Results: In the first study, the indoor CO₂ concentrations during school hours exceeded outdoor levels by over 400 ppm, with corresponding R₀ estimates ranging from 3.01 to 3.12 in classrooms with 30 occupants. Scenario analyses showed that reducing occupancy, stay duration, and CO₂ levels together could decrease R₀. In the second study, SARS-CoV-2 RNA was detected even during low-incidence periods, indicating high sensitivity of the wastewater testing method. Relative viral signals showed strong associations with future COVID-19 trends across the hospital, community, and city levels. In the third study, the best-fitting log-log model explained 78% of the variance in the future 5-day moving average cases. A 1% increase in wastewater viral signal was associated with a 0.27% increase in new COVID-19 cases. Validation showed no significant difference between forecasted and reported epidemic indicators in 10 districts.

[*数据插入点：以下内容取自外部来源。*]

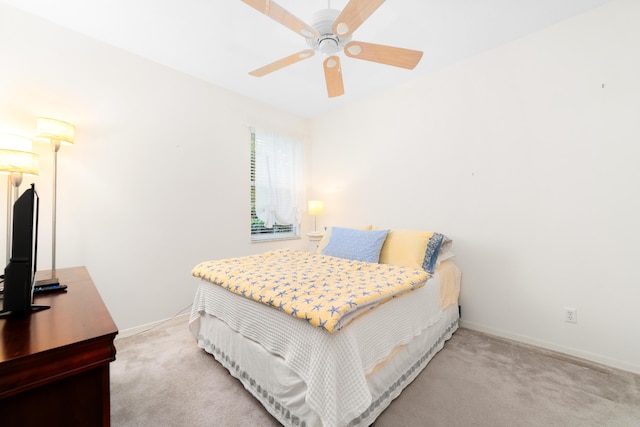 carpeted bedroom with ceiling fan and baseboards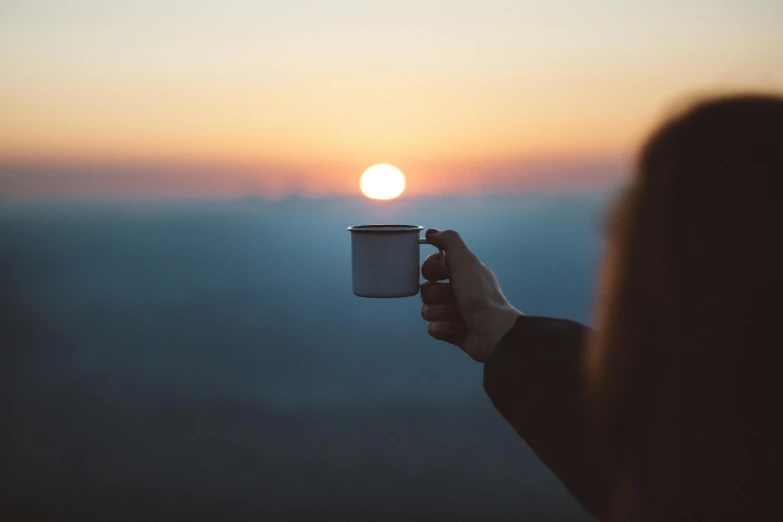 a person holding a cup with the sun setting in the background, pexels contest winner, morning haze, instagram post, frank moth, :: morning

Conclusions: The findings demonstrate that environmental surveillance using indoor CO₂ monitoring and wastewater viral quantification can provide sensitive, non-invasive, and scalable methods for assessing infection risk and forecasting epidemic trends. These methods are especially valuable for detecting underreported or asymptomatic transmission. Policy implications include the need for mandatory CO₂ monitoring in educational facilities, investments in ventilation improvements, and nationwide institutional and community wastewater surveillance programs. Together, the three studies offer a cohesive framework for integrating environmental monitoring into pandemic preparedness and response planning.